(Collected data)
━━━━━━━━━━

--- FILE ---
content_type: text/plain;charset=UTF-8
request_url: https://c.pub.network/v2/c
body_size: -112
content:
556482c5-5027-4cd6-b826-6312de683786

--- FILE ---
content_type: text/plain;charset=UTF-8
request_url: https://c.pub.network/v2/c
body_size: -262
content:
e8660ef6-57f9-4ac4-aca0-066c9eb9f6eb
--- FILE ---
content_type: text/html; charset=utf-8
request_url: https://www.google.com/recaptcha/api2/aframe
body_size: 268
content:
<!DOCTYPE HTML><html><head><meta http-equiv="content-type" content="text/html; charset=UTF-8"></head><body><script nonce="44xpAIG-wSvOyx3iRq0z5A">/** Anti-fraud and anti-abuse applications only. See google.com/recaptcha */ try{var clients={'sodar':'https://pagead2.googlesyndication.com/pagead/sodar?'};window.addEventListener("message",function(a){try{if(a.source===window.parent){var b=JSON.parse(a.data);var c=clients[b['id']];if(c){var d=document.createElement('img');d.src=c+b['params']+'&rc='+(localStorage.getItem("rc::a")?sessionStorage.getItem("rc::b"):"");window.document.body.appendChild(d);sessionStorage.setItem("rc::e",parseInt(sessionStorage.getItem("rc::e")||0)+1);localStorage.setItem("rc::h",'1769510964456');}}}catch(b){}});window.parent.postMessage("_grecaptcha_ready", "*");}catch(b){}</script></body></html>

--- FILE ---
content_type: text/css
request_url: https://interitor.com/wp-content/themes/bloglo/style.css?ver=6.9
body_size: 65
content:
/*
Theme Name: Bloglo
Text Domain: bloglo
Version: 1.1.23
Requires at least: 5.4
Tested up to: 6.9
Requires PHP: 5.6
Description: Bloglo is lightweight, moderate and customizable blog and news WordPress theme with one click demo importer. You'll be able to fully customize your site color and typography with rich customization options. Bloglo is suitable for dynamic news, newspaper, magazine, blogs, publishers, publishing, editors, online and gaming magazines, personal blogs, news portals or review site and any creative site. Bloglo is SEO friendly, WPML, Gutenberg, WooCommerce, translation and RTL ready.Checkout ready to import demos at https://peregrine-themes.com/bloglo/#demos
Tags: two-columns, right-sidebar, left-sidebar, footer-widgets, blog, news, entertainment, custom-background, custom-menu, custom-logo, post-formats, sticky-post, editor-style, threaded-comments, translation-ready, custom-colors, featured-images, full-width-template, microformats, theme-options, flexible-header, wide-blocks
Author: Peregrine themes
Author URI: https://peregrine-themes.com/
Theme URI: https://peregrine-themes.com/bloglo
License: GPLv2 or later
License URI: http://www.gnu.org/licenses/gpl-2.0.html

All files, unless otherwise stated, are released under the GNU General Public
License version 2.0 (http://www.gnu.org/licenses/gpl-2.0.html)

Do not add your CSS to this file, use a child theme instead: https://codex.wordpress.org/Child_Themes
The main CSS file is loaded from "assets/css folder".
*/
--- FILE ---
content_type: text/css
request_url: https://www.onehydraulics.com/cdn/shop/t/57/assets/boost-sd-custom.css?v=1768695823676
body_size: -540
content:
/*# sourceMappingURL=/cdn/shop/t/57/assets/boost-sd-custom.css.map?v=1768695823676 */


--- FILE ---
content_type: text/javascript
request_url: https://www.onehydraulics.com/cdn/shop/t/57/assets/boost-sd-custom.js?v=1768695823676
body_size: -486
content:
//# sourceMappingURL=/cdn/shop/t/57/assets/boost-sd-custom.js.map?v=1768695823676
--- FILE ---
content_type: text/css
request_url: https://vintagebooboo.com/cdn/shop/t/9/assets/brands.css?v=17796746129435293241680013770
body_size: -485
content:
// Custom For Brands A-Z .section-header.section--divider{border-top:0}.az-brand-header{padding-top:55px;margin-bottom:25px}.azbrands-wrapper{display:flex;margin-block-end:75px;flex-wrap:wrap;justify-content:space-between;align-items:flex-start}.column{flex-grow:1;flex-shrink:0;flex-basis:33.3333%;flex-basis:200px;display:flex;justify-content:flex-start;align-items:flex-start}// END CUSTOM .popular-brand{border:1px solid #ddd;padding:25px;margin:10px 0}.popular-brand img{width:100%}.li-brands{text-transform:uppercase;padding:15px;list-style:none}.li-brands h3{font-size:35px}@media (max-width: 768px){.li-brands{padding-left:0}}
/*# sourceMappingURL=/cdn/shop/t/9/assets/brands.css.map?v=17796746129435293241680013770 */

━━━━━━━━━━

PROBLEM DETAILS
Your reply should be all of the data, returned exactly.

SOLUTION TO THE EXERCISE
--- FILE ---
content_type: text/plain;charset=UTF-8
request_url: https://c.pub.network/v2/c
body_size: -112
content:
556482c5-5027-4cd6-b826-6312de683786

--- FILE ---
content_type: text/plain;charset=UTF-8
request_url: https://c.pub.network/v2/c
body_size: -262
content:
e8660ef6-57f9-4ac4-aca0-066c9eb9f6eb
--- FILE ---
content_type: text/html; charset=utf-8
request_url: https://www.google.com/recaptcha/api2/aframe
body_size: 268
content:
<!DOCTYPE HTML><html><head><meta http-equiv="content-type" content="text/html; charset=UTF-8"></head><body><script nonce="44xpAIG-wSvOyx3iRq0z5A">/** Anti-fraud and anti-abuse applications only. See google.com/recaptcha */ try{var clients={'sodar':'https://pagead2.googlesyndication.com/pagead/sodar?'};window.addEventListener("message",function(a){try{if(a.source===window.parent){var b=JSON.parse(a.data);var c=clients[b['id']];if(c){var d=document.createElement('img');d.src=c+b['params']+'&rc='+(localStorage.getItem("rc::a")?sessionStorage.getItem("rc::b"):"");window.document.body.appendChild(d);sessionStorage.setItem("rc::e",parseInt(sessionStorage.getItem("rc::e")||0)+1);localStorage.setItem("rc::h",'1769510964456');}}}catch(b){}});window.parent.postMessage("_grecaptcha_ready", "*");}catch(b){}</script></body></html>

--- FILE ---
content_type: text/css
request_url: https://interitor.com/wp-content/themes/bloglo/style.css?ver=6.9
body_size: 65
content:
/*
Theme Name: Bloglo
Text Domain: bloglo
Version: 1.1.23
Requires at least: 5.4
Tested up to: 6.9
Requires PHP: 5.6
Description: Bloglo is lightweight, moderate and customizable blog and news WordPress theme with one click demo importer. You'll be able to fully customize your site color and typography with rich customization options. Bloglo is suitable for dynamic news, newspaper, magazine, blogs, publishers, publishing, editors, online and gaming magazines, personal blogs, news portals or review site and any creative site. Bloglo is SEO friendly, WPML, Gutenberg, WooCommerce, translation and RTL ready.Checkout ready to import demos at https://peregrine-themes.com/bloglo/#demos
Tags: two-columns, right-sidebar, left-sidebar, footer-widgets, blog, news, entertainment, custom-background, custom-menu, custom-logo, post-formats, sticky-post, editor-style, threaded-comments, translation-ready, custom-colors, featured-images, full-width-template, microformats, theme-options, flexible-header, wide-blocks
Author: Peregrine themes
Author URI: https://peregrine-themes.com/
Theme URI: https://peregrine-themes.com/bloglo
License: GPLv2 or later
License URI: http://www.gnu.org/licenses/gpl-2.0.html

All files, unless otherwise stated, are released under the GNU General Public
License version 2.0 (http://www.gnu.org/licenses/gpl-2.0.html)

Do not add your CSS to this file, use a child theme instead: https://codex.wordpress.org/Child_Themes
The main CSS file is loaded from "assets/css folder".
*/
--- FILE ---
content_type: text/css
request_url: https://www.onehydraulics.com/cdn/shop/t/57/assets/boost-sd-custom.css?v=1768695823676
body_size: -540
content:
/*# sourceMappingURL=/cdn/shop/t/57/assets/boost-sd-custom.css.map?v=1768695823676 */


--- FILE ---
content_type: text/javascript
request_url: https://www.onehydraulics.com/cdn/shop/t/57/assets/boost-sd-custom.js?v=1768695823676
body_size: -486
content:
//# sourceMappingURL=/cdn/shop/t/57/assets/boost-sd-custom.js.map?v=1768695823676
--- FILE ---
content_type: text/css
request_url: https://vintagebooboo.com/cdn/shop/t/9/assets/brands.css?v=17796746129435293241680013770
body_size: -485
content:
// Custom For Brands A-Z .section-header.section--divider{border-top:0}.az-brand-header{padding-top:55px;margin-bottom:25px}.azbrands-wrapper{display:flex;margin-block-end:75px;flex-wrap:wrap;justify-content:space-between;align-items:flex-start}.column{flex-grow:1;flex-shrink:0;flex-basis:33.3333%;flex-basis:200px;display:flex;justify-content:flex-start;align-items:flex-start}// END CUSTOM .popular-brand{border:1px solid #ddd;padding:25px;margin:10px 0}.popular-brand img{width:100%}.li-brands{text-transform:uppercase;padding:15px;list-style:none}.li-brands h3{font-size:35px}@media (max-width: 768px){.li-brands{padding-left:0}}
/*# sourceMappingURL=/cdn/shop/t/9/assets/brands.css.map?v=17796746129435293241680013770 */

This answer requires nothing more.